Pemandangan di atas hampir mirip dengan kondisi 2014 ketika mereka, dalam hal ini kader PKS, kecewa dengan partai dan memutuskan untuk bergerak lambat dalam mendulang suara. Namun, lagi-lagi menjelang babak akhir, mereka memutuskan untuk kembali mendukung PKS. Pertimbangannya: daripada golput atau pilih partai lainnya, kader PKS ini akhirnya memilih partainya sendiri. Walhasil, suara mereka di 2014 pun naik.

Ini bukti juga bagaimana PKS sebetulnya mampu memanfaatkan jaringan liqo dengan baik. Tidak ada partai lain seperti PKS yang punya sistem kaderisasi berdasarkan ideologis macam liqo ini. PKS punya pandangan yang berbeda dibanding partai-partai berhaluan Islam lainnya. Ini pertanda liqo punya perkembangan yang menarik. Berdasarkan sistem kader, ideologi. Tidak ada partai Islam lainnya yang seperti itu. PKS punya pandangan berbeda. Tapi, yang jelas, sulit memprediksi apa yang bakal terjadi dengan PKS dalam 2019 nanti.

Bagaimana menurut Anda tentang relasi PKS dan NU sekarang (beberapa kali ada saling-serang verbal di antara keduanya)?

Hal itu bisa dipahami karena NU memasukkan PKS ke dalam kategori Wahabi-Salafi dan NU sedang memerangi kelompok itu. Salafi, PKS, Hizbut Tahrir, Jamaah Tabligh, banyak sekali kelompok [lain], menurut NU, punya orientasi yang sama dengan Wahabi. Jadi, bagi NU, PKS adalah musuh mereka.

Bagaimana situasi permusuhan itu akan mempengaruhi masing-masing NU dan PKS?

NU merasa terancam dengan Islam transnasional, Wahabisme. Ini cerita lama, orang-orang Salafi mengkritik akidah orang-orang NU. Dan orang-orang PKS adalah saingan bagi orang-orang NU dalam meraih suara nahdiyin. Jika Anda melihat figur-figur PKS di Jawa Timur pada dua kali pemilu terakhir, suasana persaingan ini cukup kuat. PKS bertumbuh dengan lumayan cepat, sebetulnya.

Jadi ada orang PKS yang anak-cucu dari orang-orang NU?

Ada, sebagian. Mereka sangat kompetitif. Dan yang jelas bukan dari golongan “Gus.” Kalau “Gus,” kan, sudah dapat jalur cepat, berbakat atau tidak. Tetapi kalau orang nahdiyin biasa dan ingin maju, itu lebih susah.

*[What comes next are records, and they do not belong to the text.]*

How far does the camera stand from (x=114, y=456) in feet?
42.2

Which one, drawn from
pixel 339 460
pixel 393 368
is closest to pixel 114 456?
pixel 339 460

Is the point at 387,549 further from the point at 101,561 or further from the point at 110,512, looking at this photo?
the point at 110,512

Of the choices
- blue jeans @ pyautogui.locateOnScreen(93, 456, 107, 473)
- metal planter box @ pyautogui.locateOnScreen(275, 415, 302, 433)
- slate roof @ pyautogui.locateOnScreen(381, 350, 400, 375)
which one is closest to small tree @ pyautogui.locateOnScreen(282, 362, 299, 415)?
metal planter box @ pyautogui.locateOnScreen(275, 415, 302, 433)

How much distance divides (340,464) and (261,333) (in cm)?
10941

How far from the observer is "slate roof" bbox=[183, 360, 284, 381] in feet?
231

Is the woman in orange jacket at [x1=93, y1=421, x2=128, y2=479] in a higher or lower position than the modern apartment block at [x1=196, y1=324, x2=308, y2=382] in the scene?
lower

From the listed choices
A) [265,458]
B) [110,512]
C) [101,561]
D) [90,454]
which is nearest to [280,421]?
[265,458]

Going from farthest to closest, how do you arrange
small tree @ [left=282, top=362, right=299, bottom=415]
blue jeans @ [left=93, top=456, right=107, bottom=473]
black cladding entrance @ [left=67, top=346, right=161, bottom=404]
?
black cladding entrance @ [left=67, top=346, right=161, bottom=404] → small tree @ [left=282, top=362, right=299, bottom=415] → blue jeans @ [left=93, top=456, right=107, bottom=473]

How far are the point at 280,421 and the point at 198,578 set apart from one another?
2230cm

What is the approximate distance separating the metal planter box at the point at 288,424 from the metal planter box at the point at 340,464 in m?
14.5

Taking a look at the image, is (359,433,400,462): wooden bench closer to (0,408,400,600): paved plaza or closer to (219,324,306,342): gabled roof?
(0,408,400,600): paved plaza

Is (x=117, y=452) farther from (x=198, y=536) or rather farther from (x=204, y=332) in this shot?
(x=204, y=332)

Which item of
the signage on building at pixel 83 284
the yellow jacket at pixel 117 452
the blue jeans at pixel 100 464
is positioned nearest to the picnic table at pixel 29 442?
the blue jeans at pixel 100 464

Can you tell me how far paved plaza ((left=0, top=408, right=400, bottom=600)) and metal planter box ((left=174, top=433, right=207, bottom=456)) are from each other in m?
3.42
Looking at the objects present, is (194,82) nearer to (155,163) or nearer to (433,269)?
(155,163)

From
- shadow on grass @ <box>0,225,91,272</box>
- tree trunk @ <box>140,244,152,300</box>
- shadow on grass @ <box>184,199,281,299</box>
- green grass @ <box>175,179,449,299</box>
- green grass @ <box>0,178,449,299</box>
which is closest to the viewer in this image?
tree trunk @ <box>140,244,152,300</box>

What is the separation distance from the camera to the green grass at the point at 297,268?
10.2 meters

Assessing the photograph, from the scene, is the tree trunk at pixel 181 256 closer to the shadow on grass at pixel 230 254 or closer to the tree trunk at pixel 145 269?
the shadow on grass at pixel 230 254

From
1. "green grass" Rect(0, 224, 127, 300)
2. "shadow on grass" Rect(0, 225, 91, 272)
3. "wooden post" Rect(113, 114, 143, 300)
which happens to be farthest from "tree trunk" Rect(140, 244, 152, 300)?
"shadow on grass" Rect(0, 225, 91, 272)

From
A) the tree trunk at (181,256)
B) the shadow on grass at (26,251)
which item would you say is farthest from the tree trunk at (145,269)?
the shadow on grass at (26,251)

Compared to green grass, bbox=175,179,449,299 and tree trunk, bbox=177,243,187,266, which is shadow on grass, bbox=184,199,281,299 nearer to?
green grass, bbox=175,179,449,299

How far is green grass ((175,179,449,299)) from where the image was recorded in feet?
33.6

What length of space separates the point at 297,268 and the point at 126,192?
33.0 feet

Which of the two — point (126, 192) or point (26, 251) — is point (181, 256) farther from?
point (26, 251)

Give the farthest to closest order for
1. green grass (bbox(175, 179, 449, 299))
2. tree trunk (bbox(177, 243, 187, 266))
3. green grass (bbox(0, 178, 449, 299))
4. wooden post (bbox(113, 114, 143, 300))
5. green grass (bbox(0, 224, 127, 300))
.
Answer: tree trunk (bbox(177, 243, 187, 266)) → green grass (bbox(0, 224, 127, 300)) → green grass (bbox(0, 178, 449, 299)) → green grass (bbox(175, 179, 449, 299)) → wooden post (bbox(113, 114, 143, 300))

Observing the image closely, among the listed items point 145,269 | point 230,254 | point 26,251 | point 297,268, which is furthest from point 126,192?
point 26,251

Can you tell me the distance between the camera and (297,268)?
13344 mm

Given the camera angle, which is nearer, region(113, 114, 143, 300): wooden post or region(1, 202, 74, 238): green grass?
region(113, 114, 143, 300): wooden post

Mereka lebih mendapat kesempatan di HTI, FPI, PKS. Ada orang HTI yang berasal dari keluarga NU. Muhammad al-Khaththath (HTI), misalnya. Dia berasal dari keluarga kiai di Jember. Ismail Yusanto (Jubir HTI) ayah atau ibunya juga berasal dari NU. Tokoh PKS seperti Rahmat Abdullah cara ibadahnya sangat tradisionalis, membaca qunut dan semacamnya, sangat NU.

Kembali lagi ke fakta bahwa keduanya saling serang. Saya pikir [itu terjadi] karena yang satu melihat yang lain sebagai pesaing. Tapi juga karena NU merasa ditantang oleh keberadaan Salafi. Salafi melihat ajaran NU moderat, punya bias kebudayaan, Islam Nusantara. [NU seperti] Walisongo yang melakukan Islamisasi dengan tradisi kebudayaan. Hal seperti ini diserang oleh kelompok Islam transnasional.

Jadi suasana persaingan ini ada karena hal doktrinal, selain ada faktor kepentingan. Jika lebih banyak nahdiyin bergabung dengan kelompok-kelompok Salafi, santri akan berkurang. Bagi mereka, wilayahnya seperti direbut oleh Islam transnasional. Itu sebabnya mereka sangat menyerang PKS.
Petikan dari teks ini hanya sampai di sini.